New York sportswriters dusted off their “prove it” columns in preparation for last Sunday’s Giants matchup against defending Super Bowl champion St. Louis. Even though Big Blue was 7-2 going into the game, according to conventional wisdom they hadn’t yet beaten a quality team. As the Post‘s Steve Serby put it in his column last Friday, “[The Giants] don’t need this game so much to prove anything to New York. [They] need this game to prove everything to [themselves].”

So what can you make of New York’s 38-24 loss? Despite all the hot air, not much, if you look at the numbers. Including the Rams game, the Giants are now 4-7 against Super Bowl winners since 1992, the last win coming against a previously undefeated Denver in 1998. Their record before and after each of those “Super” matchups is remarkably similar. Including the 7-2 this season, Big Blue is 52-50 heading into these games (a .510 winning percentage) and 26-26 after them (.500). Interestingly, New York failed to make the playoffs in each of the four seasons it actually managed to defeat the defending champs—1992, ’94, ’96, and ’98 (Big Blue split the season series versus division rivals and defending champs Washington, Dallas, and Dallas again, respectively, in ’92, ’94, and ’96). Ironically, the Giants’ only recent playoff appearances—1993 and ’97—came in years in which they were swept by the defending champs (Dallas in 1993) or did not play them at all (Green Bay in 1997).

Seems just like more fodder for the players’ “take-it-one-game-at-a-time” mantra. “We may not have harped on [this game] as much as the media, but we definitely thought about it,” said ever philosophical offensive lineman Lomas Brown to Jockbeat after the game. “But win or lose, we can’t let the result of this game affect our focus for the season. We just played our 10th game.

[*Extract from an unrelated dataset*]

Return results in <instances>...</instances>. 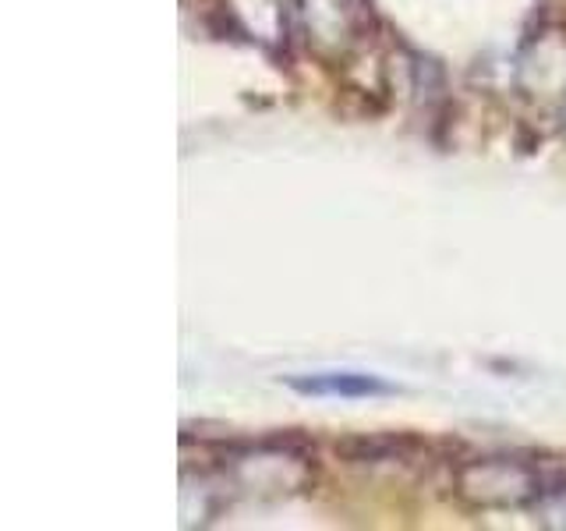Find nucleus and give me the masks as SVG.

We have six games to play that are crucial for determining us making the playoffs and our positioning.” In other words, with a 7-3 record and first place in the NFC East still in their possession, there’s plenty of time left to “prove it.”

Frozen Zone

Most hockey fans know that the Hockey Hall of Fame is in Toronto. But they might not realize that there’s a separate facility devoted to the game’s American stars and heritage: the U.S. Hockey Hall of Fame, located in the unlikely burg of Eveleth, Minnesota (pop. 4100). Jockbeat recently visited this fine institution while tooling around the North Star State.

Established in 1973, the Hall currently has 103 enshrinees, including well-known NHL names like Rod Langway, Craig Patrick, and Robbie Ftorek, as well as more obscure historical figures such as Winthrop H. “Ding” Palmer (“the all-time leading goal scorer in the history of Yale University hockey”) and oddball choices like the late Peanuts creator Charles M. Schulz (a native Minnesotan and a lifelong hockey enthusiast).

In addition to the wall of inductee plaques, the Hall also features displays devoted to America’s rich Olympic hockey tradition, women’s hockey leagues, college hockey, vintage jerseys and skates, and so on. All in all, an impressive reminder that Canada never had a monopoly on the sport. But despite the attractive exhibits and attendant hockey hype (the Hall is located on Hat Trick Avenue, next door to an eatery called Lord Stanley’s Restaurant), there were no other visitors on the afternoon Jockbeat stopped by—the place was empty. Maybe everyone was checking out Eveleth’s other hockey-themed attraction: a massive downtown sculpture billed as the World’s Largest Hockey Stick. All of which proves that while Canada may have a more storied hockey tradition than we do, we totally kick their ass when it comes to roadside kitsch.